2015-08-13
Enabling services on package updates is a terrible mistake
Let's start with my tweet:
The #CentOS 6 iptables package update unconditionally (re-)enables the service and thus turns on firewalls. BRB, setting things on fire now.
Really, it does. It's right there in the RPM postinstall script:
; rpm -q --scripts iptables [...] postinstall scriptlet (using /bin/sh): /sbin/ldconfig /sbin/chkconfig --add iptables [...]
Of course iptables by itself does nothing or rather just applies
whatever rules you already have, but your CentOS 6 machine almost
certainly has a restrictive set of rules in /etc/sysconfig/iptables
that were written there by system-config-firewall during the system
install. Turning on the iptables service will cause them to be
applied at the next reboot, and in our case this took out incoming
external email for more than twelve hours because of course those
rules blocked incoming connections to the necessary TCP ports.
(Yes, there were two problems there. We know.)
At one level this is a straightforward total failure of good packaging; a package update should never enable a currently disabled service. Automatically enabling a service on the initial package install may or may not be a good idea, but changing the system state on a mere package upgrade is clearly utterly wrong. A deliberately disabled service suddenly turning on is generally going to do something bad to the overall state of the system; the only question is just how bad. Iptables is well placed to make this really bad.
(In turn this means that there was a major process failure here. This issue is almost certainly present in the original RHEL 6 update that CentOS 6 built their package from, and Red Hat Enterprise of all distributions should have better update validation than that. This should not have gotten through code review.)

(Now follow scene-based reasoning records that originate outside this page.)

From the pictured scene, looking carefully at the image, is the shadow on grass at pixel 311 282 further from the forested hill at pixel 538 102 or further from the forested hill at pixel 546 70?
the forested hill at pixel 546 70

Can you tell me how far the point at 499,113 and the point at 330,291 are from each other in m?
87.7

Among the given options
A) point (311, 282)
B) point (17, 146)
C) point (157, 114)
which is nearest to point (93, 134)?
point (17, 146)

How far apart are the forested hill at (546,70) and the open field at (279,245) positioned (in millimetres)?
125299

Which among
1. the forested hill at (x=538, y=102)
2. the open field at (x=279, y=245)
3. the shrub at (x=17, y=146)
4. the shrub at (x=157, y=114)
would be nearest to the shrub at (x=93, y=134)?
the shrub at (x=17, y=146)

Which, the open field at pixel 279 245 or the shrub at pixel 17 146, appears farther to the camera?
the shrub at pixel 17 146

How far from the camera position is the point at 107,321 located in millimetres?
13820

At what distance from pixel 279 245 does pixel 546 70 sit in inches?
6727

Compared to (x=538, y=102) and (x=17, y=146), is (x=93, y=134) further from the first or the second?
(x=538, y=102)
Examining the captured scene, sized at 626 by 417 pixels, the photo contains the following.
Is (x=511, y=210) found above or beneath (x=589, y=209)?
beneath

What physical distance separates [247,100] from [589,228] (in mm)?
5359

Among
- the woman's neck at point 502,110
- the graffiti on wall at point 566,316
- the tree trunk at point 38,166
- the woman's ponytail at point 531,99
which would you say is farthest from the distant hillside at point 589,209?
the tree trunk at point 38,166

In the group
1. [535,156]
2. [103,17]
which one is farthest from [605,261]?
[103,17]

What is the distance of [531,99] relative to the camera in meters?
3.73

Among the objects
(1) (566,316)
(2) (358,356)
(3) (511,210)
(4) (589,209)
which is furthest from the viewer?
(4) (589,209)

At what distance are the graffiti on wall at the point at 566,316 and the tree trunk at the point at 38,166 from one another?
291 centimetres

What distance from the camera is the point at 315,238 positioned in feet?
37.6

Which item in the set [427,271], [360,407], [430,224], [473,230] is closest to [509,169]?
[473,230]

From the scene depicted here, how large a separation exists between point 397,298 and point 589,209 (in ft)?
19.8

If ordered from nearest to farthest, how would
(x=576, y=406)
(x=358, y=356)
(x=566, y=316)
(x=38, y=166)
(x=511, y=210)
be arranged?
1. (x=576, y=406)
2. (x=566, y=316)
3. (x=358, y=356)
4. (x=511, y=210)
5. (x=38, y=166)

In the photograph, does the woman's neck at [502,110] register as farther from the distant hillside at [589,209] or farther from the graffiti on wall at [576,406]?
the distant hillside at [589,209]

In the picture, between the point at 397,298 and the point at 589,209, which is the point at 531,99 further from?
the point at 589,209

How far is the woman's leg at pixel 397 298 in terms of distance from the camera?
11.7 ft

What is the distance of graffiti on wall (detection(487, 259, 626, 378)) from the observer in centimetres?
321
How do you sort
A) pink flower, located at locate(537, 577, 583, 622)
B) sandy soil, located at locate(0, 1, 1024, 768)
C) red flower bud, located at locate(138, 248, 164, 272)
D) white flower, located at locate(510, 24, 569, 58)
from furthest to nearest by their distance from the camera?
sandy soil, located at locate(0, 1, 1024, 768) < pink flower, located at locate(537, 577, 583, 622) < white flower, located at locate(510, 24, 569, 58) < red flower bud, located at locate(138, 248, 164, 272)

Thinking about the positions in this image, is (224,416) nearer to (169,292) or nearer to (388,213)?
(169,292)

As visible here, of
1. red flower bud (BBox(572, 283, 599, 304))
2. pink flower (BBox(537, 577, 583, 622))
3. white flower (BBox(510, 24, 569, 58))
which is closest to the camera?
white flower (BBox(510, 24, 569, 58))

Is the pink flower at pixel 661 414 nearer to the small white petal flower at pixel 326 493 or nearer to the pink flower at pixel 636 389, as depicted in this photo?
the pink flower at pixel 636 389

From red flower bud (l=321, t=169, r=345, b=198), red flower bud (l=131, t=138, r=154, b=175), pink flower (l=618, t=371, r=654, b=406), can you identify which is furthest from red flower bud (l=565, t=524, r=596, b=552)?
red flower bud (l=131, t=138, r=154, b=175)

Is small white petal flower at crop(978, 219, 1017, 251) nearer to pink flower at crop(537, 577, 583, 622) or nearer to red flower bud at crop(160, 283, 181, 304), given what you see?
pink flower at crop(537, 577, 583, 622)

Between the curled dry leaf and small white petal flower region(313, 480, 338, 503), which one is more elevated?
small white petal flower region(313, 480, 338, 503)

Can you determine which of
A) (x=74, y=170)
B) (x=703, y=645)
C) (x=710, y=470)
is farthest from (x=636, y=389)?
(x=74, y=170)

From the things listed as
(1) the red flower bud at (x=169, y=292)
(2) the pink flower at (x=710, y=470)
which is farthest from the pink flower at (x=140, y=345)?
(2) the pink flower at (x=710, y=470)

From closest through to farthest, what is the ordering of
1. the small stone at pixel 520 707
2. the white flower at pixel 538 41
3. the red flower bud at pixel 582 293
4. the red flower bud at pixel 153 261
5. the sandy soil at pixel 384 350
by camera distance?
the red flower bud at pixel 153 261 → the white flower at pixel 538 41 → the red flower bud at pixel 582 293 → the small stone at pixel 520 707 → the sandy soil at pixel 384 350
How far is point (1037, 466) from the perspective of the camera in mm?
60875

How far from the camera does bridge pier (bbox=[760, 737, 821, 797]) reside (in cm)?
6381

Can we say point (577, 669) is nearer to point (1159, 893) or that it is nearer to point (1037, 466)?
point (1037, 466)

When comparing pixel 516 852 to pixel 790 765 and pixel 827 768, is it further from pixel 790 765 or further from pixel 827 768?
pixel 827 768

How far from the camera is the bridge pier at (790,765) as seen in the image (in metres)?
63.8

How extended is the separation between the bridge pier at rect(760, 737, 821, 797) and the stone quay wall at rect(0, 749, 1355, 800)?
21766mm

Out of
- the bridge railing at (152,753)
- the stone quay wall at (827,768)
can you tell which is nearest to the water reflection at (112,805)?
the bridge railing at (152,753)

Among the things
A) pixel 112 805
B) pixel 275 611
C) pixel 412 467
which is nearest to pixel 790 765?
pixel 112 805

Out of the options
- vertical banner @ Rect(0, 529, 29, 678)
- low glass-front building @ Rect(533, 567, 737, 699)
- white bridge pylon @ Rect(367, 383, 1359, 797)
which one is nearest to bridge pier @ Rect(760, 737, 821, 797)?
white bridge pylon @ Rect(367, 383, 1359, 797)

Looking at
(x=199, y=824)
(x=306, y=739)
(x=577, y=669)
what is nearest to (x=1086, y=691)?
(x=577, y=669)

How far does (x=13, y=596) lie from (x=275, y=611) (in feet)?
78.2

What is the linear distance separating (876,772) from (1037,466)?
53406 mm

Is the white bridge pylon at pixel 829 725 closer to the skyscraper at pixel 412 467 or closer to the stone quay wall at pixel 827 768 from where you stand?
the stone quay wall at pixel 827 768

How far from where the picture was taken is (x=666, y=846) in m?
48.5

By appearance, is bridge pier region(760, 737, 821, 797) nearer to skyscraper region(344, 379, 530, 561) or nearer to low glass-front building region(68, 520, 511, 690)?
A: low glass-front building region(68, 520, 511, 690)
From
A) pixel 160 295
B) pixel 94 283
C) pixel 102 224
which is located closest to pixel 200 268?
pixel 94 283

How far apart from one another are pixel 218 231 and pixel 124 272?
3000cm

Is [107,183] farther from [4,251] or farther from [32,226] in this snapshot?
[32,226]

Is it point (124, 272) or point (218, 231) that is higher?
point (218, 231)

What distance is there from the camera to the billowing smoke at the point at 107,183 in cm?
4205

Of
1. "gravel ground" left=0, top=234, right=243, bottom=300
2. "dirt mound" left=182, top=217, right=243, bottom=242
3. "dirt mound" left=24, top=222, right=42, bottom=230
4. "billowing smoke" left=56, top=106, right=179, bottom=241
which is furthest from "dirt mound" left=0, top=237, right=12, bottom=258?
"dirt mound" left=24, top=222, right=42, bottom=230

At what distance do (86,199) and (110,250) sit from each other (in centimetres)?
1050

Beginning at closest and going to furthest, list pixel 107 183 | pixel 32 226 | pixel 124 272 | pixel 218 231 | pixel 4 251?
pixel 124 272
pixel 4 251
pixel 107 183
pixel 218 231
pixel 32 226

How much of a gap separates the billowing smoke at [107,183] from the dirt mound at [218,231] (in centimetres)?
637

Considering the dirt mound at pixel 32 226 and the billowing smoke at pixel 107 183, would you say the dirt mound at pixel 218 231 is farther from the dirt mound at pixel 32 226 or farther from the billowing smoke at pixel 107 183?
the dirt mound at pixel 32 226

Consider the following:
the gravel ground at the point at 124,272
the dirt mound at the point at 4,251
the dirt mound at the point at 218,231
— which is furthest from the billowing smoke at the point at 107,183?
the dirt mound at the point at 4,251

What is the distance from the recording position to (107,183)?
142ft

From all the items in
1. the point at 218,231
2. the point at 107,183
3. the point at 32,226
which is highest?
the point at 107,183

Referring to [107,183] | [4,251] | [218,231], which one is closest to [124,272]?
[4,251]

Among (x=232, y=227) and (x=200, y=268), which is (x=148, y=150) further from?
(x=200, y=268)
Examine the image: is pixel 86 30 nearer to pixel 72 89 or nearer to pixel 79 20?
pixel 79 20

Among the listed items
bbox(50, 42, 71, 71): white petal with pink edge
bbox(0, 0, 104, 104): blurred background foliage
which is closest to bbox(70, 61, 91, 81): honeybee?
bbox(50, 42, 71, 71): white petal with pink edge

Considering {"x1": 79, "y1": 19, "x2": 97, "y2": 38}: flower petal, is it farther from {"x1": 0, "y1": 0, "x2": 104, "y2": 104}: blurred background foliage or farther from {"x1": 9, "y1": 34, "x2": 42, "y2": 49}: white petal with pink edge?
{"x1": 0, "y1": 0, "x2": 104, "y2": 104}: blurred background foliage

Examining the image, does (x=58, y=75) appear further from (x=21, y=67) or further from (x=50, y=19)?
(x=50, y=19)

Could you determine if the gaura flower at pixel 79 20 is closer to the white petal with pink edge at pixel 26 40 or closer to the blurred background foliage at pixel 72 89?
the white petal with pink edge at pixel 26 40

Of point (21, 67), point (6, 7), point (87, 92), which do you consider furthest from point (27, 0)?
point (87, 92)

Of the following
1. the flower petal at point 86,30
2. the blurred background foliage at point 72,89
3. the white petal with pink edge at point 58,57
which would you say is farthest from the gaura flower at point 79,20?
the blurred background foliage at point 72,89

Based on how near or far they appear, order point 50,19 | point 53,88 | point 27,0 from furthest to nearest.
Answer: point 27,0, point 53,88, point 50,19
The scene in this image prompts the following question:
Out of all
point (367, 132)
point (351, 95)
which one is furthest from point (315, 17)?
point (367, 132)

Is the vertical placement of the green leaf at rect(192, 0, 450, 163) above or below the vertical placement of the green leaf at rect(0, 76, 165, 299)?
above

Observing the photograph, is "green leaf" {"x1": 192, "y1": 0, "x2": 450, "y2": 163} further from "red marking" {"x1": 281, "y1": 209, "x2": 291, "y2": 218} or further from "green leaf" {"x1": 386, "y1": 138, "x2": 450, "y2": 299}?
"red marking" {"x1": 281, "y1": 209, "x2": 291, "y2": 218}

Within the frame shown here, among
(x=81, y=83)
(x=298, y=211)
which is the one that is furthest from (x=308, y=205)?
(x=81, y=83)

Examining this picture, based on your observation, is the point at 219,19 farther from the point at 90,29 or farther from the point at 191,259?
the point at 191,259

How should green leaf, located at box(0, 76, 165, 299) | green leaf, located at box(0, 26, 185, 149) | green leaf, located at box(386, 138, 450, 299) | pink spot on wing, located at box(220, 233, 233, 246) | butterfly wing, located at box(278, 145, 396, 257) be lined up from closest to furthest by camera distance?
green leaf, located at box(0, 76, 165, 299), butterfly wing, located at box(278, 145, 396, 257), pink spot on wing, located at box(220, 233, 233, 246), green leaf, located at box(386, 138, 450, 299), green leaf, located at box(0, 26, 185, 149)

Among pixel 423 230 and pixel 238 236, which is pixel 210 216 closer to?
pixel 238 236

At another level this is also a joint failure between RPM and
chkconfig
because both make it extra hard to do the right thing.
RPM has only a single 'postinstall' script which is run after both
installs and upgrades, which means that you have to remember to
have your shell code explicitly check for which case you're in (and
it's not at all easy to test the upgrade case). Chkconfig and in
general the whole Red Hat init.d symlink system don't draw any
distinction between 'what the package wants to do by default' and
'what the local sysadmin has specifically set up', which leaves
packages easily able to make mistakes that override sysadmin decisions
like this. Put the two together and you have an explosive mixture
where any failure can blow your foot off. This is not a resilient
system.
(Systemd does much better than the init.d stuff here precisely because it has a clear distinction between these two things.)